Some lovely video footage of John, writing at home, comfortably seated beside an Irish peat fire, has left me with a burning desire some day to visit The Burren [YouTube], perhaps to encounter the soul of the great man in the vast and ancient open spaces there, and maybe, by some miracle, to bump into his old friend David Whyte who, I like to imagine, still walks and remembers there from time to time … to those elements / we have yet to see …

But the actual going there, to The Burren, will not, I think, be necessary, even if someday achieved and delighted in. For the poetry of life has already done its work, and friendships I delight in – some of whom I’ve set eyes on, and some of whom I haven’t, have already been shown to be gifts and graces of that ultimate Oneness for which we instinctively reach. All that’s necessary each day is for me to meditate, remember or imagine.

Great intangibles

… may we, in this life
trust

to those elements
we have yet to see

or imagine,
and look for the true

shape of our own self,
by forming it well

to the great
intangibles about us.

David Whyte
from Working Together
The House of Belonging

David Whyte speaks authoritatively, and with gentle voice, rather like that of Colin Amlôt, one of my school-teachers over forty years ago, whose aim, he said, was “to teach you everything you need to know,” (to pass the examinations in his subject) “whilst asking you to remember, at every stage of your lives, that there’ll always be vastly more that you don’t know.” He signed my youthful Autograph book with an exhortation: “Read widely. Think deeply”.

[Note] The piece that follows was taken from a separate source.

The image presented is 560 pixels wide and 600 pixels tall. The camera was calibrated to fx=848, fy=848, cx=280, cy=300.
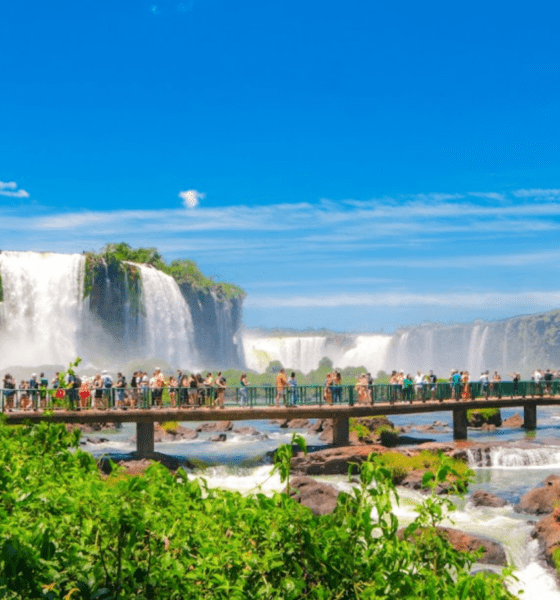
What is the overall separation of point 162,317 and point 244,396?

May we, in this life / trust / to the elements / we have yet to see / or imagine

These words, part of a poem written to mark the introduction of the Boeing 777 jet, pray that WE might take flight – forming (our “wings”) to the great / intangibles about us.

And – as so often with a David Whyte poem – I find myself able to respond (to him, as to Colin Amlôt) with only the one word: AMEN (or “may it be so”).

Embrace

Know that joy is rarer, more difficult, and more
beautiful than sadness. Once you embrace this all
important discovery, you must embrace joy as a
moral obligation …

What I dislike least in my former self are the
moments of prayer

André Gide
Autumn Leaves

Strange that a French philosopher should “turn up” whilst I’m rowing in the gym! Except it’s not. Part of the point of the rowing – undemanding enough, “good all-round training” for the body, back and forth, back and forth – is that it affords daily opportunities for precisely such “arrivals”! And to use a bit of cut and paste: what I dislike least [about said rowing] are the moments of prayer.

What strikes me here each morning, alongside the physical exertion and the mental clear-out, is that it’s a cheerful place. I grinned at a guy today who had just spent an impossibly uncomfortable five minutes hanging suspended by up-stretched arms and heaving his own weight up and down, up and down … and wondered why he didn’t stick with the more stately rowing machine. But he grinned back with joy-filled countenance. He was, I thought, “in touch with Source”. Fully alive. Present – what for me, on the rower, is a form of prayer.

Joy, morning by morning, is not so very rare, not even so very difficult, certainly more beautiful than sadness. It’s an unearned gift, something, as C S Lewis implied, that one is surprised by, something that Gide says, is an “all-important discovery” and one “you must embrace”. Or be embraced by. Day by day: open to the need for good maintenance of the body, and open to equal need for good maintenance for the soul.